Поднял Вадима за плечи и поцеловал его в щеки.
Губы Вадима подрагивали.
– Боже ты мой… Боже ты мой, Боже… – повторял он. – Как было бы хорошо, если бы ты на самом деле был!
– Ты что, все не веришь, что ли?
– Не верю, – сказал Вадим Никодимов. – Извини.
12
Верил он или не верил, но на другой день говорил Петру так:
– Пойми, не один я буду не верить, другие тоже будут не верить, тебе надо учиться убеждать! Тебе в люди надо идти, сторонников завоевывать, понимаешь? В общем…
В общем, Вадим Никодимов, человек без определенной профессии и социальной функции, атлет интеллекта, интересующийся в жизни только тем, что ему в данный момент интересно, развернул перед Петром грандиозные планы.
Сперва выступления в нескольких самых больших залах Сарайска. Потом – гастроли по всей стране. Не пешком прогуливаться в окрестностях Иерусалима – самолетами летать надо! И – проповедовать. И демонстрировать свою силу. Христом себя не называть. Ты ж читал Евангелие, сперва его другие назвали Христом, а уж только потом он сам себя назвал, не дурак был!
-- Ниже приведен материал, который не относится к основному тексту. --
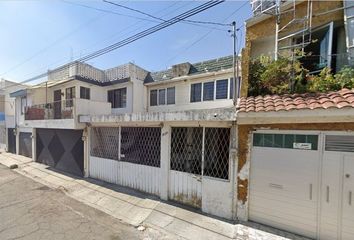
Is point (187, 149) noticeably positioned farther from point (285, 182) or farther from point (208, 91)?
point (208, 91)

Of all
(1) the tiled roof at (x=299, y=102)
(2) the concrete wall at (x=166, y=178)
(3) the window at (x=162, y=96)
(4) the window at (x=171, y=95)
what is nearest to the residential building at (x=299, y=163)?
(1) the tiled roof at (x=299, y=102)

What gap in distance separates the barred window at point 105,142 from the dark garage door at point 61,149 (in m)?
1.12

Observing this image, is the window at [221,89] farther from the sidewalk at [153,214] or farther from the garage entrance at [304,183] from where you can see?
the sidewalk at [153,214]

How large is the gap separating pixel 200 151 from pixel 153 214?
7.66ft

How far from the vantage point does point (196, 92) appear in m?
11.5

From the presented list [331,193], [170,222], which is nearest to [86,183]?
[170,222]

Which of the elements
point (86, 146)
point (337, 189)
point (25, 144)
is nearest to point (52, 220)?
point (86, 146)

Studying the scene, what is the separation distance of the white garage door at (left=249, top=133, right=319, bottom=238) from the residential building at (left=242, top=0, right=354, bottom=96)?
171 centimetres

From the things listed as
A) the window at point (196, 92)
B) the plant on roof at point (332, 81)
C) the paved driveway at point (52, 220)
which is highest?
the window at point (196, 92)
Программу действий Вадим Никодимов составил на три года – "до самого распятия", как и положено. Петр слушал, и все хотелось спросить: а зачем?
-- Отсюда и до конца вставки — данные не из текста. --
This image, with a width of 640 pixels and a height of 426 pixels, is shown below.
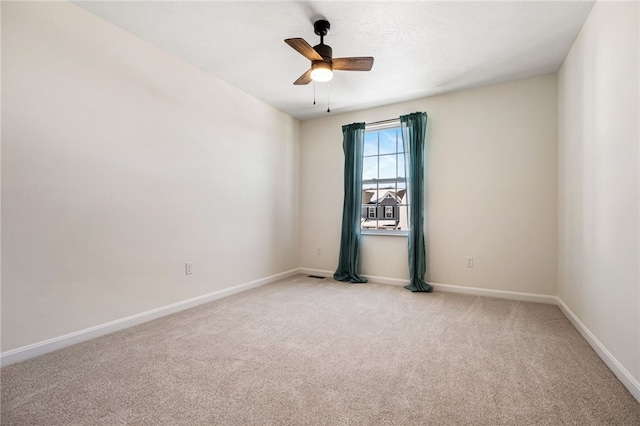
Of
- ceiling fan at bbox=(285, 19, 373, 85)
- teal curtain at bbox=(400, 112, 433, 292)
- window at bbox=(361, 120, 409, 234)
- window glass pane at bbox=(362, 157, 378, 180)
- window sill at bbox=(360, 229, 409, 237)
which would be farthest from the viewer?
window glass pane at bbox=(362, 157, 378, 180)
Хотелось сказать, что пошутил. Ну, не то чтобы пошутил, но ведь не сошел же он с ума, чтобы действительно считать себя Иисусом Христом. Есть человек в Полынске, тот считает – да.
Но об Иване Захаровиче он почему-то не стал рассказывать Никодимову.
А кстати, как там Иван Захарович, как там остальные прочие? Не могло же исчезновение Петра обойтись незамеченным. Оно и не обошлось.
Иван Захарович решил, что Петр наконец осознал свою юдоль и отправился в большой мир. Матери же его Марии объяснение дал другое, житейское: Петр, мол, застыдился своего неожиданного пьянства, завербовался поспешно на рыболовецкое судно, аж на Тихий океан, уехал с агентом-вербовщиком, не успев даже взять вещей (поезд агента уже уходил), не успев предупредить мать, сказав только Ивану Захаровичу. Мария всему поверила.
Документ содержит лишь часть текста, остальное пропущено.